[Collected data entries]
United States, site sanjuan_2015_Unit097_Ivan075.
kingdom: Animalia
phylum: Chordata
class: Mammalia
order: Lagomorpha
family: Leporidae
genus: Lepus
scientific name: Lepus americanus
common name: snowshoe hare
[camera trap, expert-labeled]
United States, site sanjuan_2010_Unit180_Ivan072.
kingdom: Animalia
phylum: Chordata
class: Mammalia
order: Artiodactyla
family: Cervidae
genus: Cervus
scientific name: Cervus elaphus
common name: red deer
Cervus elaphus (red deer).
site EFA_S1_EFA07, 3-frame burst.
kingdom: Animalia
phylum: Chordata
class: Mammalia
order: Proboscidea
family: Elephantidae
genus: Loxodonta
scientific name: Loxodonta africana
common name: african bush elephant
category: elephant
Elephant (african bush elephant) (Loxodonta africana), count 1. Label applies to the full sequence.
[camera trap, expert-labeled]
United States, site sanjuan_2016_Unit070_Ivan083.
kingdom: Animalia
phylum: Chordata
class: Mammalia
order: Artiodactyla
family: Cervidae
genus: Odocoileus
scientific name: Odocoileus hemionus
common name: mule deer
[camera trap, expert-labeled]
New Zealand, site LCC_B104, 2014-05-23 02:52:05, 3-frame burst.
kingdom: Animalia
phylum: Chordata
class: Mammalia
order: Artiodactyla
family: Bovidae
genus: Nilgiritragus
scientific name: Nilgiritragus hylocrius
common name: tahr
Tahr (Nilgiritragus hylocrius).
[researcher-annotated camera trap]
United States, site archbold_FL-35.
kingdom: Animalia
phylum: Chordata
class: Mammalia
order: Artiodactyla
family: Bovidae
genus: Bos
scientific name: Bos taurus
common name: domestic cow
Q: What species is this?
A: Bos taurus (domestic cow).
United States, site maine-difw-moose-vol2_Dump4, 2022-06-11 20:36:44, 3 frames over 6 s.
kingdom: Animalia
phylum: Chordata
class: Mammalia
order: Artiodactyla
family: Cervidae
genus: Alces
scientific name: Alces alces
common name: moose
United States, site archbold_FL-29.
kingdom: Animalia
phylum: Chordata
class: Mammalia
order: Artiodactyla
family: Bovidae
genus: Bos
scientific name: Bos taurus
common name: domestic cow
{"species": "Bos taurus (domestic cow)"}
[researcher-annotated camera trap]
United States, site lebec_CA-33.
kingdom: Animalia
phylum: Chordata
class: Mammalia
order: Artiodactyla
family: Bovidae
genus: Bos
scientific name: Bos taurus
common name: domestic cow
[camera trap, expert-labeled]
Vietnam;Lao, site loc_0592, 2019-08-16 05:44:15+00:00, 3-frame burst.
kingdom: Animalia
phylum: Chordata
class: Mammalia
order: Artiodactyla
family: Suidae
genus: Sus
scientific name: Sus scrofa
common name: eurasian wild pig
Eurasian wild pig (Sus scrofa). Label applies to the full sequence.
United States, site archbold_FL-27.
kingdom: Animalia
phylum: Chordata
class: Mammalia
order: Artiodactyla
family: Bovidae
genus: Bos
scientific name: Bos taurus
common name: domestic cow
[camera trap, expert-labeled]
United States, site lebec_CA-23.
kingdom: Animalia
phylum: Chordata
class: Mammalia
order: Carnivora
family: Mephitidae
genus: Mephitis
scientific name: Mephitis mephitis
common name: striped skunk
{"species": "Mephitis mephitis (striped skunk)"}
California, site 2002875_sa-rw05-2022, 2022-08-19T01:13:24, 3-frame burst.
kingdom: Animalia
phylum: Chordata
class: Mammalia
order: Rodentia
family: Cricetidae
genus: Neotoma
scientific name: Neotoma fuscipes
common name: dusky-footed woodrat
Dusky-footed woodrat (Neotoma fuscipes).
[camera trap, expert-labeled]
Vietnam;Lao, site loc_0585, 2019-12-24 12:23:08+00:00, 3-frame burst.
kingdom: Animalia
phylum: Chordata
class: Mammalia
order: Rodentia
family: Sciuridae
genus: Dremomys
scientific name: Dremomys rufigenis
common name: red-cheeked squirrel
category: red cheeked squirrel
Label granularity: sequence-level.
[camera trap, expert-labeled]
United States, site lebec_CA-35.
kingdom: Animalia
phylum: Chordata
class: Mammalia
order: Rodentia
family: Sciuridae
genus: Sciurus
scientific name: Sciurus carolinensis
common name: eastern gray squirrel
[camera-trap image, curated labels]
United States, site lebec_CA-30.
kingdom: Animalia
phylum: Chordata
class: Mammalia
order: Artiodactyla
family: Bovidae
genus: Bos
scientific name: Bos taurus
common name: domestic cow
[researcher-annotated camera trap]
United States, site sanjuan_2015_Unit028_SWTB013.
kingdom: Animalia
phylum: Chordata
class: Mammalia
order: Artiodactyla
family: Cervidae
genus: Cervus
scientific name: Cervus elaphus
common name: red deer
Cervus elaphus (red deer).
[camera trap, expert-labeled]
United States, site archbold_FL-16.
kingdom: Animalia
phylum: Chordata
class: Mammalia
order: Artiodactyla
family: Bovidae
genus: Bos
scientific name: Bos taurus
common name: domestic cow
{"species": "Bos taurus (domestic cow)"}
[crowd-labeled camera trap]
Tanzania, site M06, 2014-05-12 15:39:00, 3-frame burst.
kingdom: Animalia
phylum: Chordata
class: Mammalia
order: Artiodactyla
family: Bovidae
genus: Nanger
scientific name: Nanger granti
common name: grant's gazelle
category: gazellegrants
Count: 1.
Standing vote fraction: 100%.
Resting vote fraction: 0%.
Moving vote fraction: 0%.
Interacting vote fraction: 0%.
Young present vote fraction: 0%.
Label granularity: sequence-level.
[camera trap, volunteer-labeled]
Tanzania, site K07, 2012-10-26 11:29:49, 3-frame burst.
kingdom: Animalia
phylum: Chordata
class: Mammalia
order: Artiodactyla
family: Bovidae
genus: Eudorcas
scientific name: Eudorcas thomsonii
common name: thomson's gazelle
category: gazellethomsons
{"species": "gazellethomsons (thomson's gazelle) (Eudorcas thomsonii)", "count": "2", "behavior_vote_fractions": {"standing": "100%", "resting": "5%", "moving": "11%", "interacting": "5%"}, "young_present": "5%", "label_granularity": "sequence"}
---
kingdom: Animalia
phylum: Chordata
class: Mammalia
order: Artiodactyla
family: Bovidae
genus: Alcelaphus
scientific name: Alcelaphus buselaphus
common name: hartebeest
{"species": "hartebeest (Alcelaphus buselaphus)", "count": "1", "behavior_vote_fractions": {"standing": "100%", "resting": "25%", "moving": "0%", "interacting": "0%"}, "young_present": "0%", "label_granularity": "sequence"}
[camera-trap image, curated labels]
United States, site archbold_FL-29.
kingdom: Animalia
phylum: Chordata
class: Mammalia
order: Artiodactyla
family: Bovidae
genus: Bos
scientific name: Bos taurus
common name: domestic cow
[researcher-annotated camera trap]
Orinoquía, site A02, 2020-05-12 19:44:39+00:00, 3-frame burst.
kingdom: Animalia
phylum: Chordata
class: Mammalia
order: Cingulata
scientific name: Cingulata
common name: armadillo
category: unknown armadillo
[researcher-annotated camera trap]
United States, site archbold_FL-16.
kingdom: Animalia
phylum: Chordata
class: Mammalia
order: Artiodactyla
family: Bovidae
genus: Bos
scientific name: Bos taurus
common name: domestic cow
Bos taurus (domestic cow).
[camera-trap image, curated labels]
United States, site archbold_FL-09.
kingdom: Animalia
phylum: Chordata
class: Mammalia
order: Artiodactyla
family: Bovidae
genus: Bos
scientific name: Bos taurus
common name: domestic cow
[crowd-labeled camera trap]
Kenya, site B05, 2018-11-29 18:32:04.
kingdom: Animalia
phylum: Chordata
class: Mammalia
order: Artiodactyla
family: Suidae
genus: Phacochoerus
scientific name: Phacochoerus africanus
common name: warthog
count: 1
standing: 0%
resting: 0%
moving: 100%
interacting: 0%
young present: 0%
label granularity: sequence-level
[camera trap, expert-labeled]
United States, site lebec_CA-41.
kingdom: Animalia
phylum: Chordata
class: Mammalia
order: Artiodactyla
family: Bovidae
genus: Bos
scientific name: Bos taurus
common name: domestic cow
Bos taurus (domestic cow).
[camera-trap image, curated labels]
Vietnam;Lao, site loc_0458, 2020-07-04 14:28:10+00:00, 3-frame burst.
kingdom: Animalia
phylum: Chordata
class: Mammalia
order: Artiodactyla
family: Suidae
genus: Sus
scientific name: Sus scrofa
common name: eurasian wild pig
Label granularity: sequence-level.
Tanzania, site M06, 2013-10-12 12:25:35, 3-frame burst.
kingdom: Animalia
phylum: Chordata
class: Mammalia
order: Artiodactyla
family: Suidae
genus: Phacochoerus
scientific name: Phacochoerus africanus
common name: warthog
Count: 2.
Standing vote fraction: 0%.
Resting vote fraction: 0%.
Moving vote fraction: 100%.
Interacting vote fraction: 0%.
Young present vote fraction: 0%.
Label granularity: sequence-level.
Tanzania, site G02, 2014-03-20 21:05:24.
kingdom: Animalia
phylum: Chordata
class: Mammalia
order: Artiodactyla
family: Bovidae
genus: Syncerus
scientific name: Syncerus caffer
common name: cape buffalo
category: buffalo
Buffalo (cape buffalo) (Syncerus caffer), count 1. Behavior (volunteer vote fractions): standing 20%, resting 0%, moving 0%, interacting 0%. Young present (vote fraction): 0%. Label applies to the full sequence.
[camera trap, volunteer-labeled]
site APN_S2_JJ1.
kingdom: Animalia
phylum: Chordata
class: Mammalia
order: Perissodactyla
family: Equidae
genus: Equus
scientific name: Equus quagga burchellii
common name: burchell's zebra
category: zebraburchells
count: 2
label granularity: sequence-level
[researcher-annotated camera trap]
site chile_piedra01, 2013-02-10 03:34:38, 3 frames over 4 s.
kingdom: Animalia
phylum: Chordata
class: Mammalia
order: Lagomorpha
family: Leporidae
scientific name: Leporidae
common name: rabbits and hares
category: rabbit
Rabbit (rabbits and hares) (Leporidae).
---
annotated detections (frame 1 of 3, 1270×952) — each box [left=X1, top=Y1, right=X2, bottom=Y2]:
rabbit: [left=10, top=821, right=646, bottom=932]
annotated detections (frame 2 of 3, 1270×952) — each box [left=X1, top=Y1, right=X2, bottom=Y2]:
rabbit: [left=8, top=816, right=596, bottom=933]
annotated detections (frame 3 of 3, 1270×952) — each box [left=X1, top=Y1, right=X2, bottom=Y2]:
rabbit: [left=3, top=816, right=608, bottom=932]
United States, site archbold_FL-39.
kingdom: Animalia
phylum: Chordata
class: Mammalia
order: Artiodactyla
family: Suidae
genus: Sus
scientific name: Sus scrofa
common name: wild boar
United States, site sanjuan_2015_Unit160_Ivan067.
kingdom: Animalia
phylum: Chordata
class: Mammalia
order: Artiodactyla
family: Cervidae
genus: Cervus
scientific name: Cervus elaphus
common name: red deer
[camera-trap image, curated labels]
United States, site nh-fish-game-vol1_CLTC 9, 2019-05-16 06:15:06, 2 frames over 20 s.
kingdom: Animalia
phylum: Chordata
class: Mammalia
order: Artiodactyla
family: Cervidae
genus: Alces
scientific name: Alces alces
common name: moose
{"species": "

▶ What the task requires: Set the lines down exactly, from the first line of the records to the line where "scientific name: Loxodonta africana" appears, with both ends kept.

▶ Reply:
United States, site sanjuan_2015_Unit097_Ivan075.
kingdom: Animalia
phylum: Chordata
class: Mammalia
order: Lagomorpha
family: Leporidae
genus: Lepus
scientific name: Lepus americanus
common name: snowshoe hare
[camera trap, expert-labeled]
United States, site sanjuan_2010_Unit180_Ivan072.
kingdom: Animalia
phylum: Chordata
class: Mammalia
order: Artiodactyla
family: Cervidae
genus: Cervus
scientific name: Cervus elaphus
common name: red deer
Cervus elaphus (red deer).
site EFA_S1_EFA07, 3-frame burst.
kingdom: Animalia
phylum: Chordata
class: Mammalia
order: Proboscidea
family: Elephantidae
genus: Loxodonta
scientific name: Loxodonta africana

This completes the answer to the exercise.